When a patient has any one of a number of infections, his physician may write on a prescription blank: “Tetracycline, 250 mg. #16. Sig. 1 caps, q.i.d.” That dosage of 250 milligrams is standard for any adolescent or adult, whether a 100-lb. girl or a 300-lb. man. Equally standard is the one capsule four times a day for about four days.
Such stereotyped prescribing is extremely unsound, says Pharmacologist Sumner Kalman of Stanford University. “There is no average man who always needs a particular dose of this or that drug on a certain daily schedule,” Dr. Kalman notes. Even patients who are identical in sex and size do not absorb a drug into the bloodstream at the same rate. Their systems do not metabolize the drug at the same rate. Moreover, their reactions to a drug may range all the way from nil to collapse and sudden death as a result of severe allergic shock. “The fate of a drug in the body is a personal affair, as peculiar in a way as a personality trait,” says Kalman. “How dare we consider all patients the same? We have to study the drug in the individual patient so that he can be placed upon a proper schedule.”

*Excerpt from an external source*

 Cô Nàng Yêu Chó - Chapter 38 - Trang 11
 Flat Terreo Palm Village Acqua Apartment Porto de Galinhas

Across Ethnic Lines. The need for such procedures is being emphasized by a growing body of biochemical knowledge. “As a patient’s health changes, or as other drugs are used,” says Kalman, “the blood level of an important drug may change.” One example is the use of barbiturates in combination with digitalis. If a patient is on digitoxin, one of the digitalis products, and then uses barbiturates for a while, his heart-medicine dosage should be checked, and possibly adjusted, twice. Barbiturates speed up the metabolism of digitalis-type drugs, which are critical within a narrow range. Even a modest overdose may precipitate a dangerous, abnormal heart rhythm.

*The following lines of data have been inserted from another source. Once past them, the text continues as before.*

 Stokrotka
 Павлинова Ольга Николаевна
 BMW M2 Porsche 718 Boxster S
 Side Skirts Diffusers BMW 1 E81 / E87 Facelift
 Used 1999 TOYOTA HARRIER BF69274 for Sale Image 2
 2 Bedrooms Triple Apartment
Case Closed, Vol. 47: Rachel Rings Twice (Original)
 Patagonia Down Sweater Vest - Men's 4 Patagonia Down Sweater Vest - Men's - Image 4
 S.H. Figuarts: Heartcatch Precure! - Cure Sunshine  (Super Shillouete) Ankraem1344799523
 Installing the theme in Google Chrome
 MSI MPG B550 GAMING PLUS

Precise drug dosages for individuals are undoubtedly years off, for Kalman’s is a counsel of pharmacological perfection. Nonetheless, he and two fellow pharmacologists at Stanford, Drs. Avram Goldstein and Lewis Aronow, have given it considerable impetus with their exhaustive, 884-page study, Principles of Drug Action (Hoeber Medical Division of Harper & Row). The differences among patients in their reactions to drugs may be caused by race, individual heredity, personal idiosyncrasy, or allergic reaction. Enzyme deficiencies and abnormal hemoglobins are found among Negroes and some Mediterranean peoples. In as many as 10% of Negro males, normal doses of the antimalarial drug primaquine will precipitate an acute and potentially fatal blood-destroying anemia. Many individuals with this peculiarity are almost equally sensitive to sulfas and several other drugs.

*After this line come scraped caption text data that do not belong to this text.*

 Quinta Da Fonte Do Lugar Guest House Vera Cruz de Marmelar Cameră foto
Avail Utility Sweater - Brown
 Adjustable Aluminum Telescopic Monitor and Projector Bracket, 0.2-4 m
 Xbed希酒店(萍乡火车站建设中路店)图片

One of the common drug reactions involves isoniazid, the most widely used drug against tuberculosis. One of the rarer reactions is found among victims of porphyria (see following story), who suffer acute attacks if they take barbiturates; they may also be sensitive to the sulfas. At the opposite end of the reaction scale, some victims of an unusual form of rickets need more than 1,000 times the normal quantity of vitamin D before they respond.
No Useful Purpose. Exposure to a drug may sensitize a patient and cause a dangerous allergic reaction on the next exposure. But, the California authors complain, it may do no good for the doctor to ask a patient whether he has previously had a reaction to a certain drug. “Patients are commonly unaware of what medication they receive, multiple irrational drug mixtures abound, and memories tend to be much less persistent than antibody-forming capacity.” Reaction to penicillin injections cause an estimated 100 deaths annually in the U.S. What is most tragic about these deaths, say Kalman and his colleagues in citing a number of cases, is that the penicillin was injected for a sprained tee, an injured finger, and mild upper respiratory infections. “Penicillin could have served no useful purpose in these instances.”
The pharmacologists also complain about the way doctors write their prescriptions. “Writing prescriptions in Latin is an obsolete affectation, conducive to misunderstanding and error,” they say. With rare exceptions, the medicine bottle should be labeled with the name of the drug. “The obsolete apothecary system of grains, ounces and drachms is dangerous and unnecessary. The ancient symbols for ounce and drachm are nearly alike, and fatal over doses have resulted. The abbreviation gr. (meaning grain, 60 mg.) is easily mistaken for gram (1,000 mg.), also with catastrophic consequences.” Instead of a dubious decimal point, the doctor should use a vertical line.
When it comes to telling the patient how to take his medicine, the Stanford professors advise doctors and druggists to use “terms of common household measures like teaspoonful or tablespoonful.” That way the patient knows what he is doing. He can only hope that his doctor does too.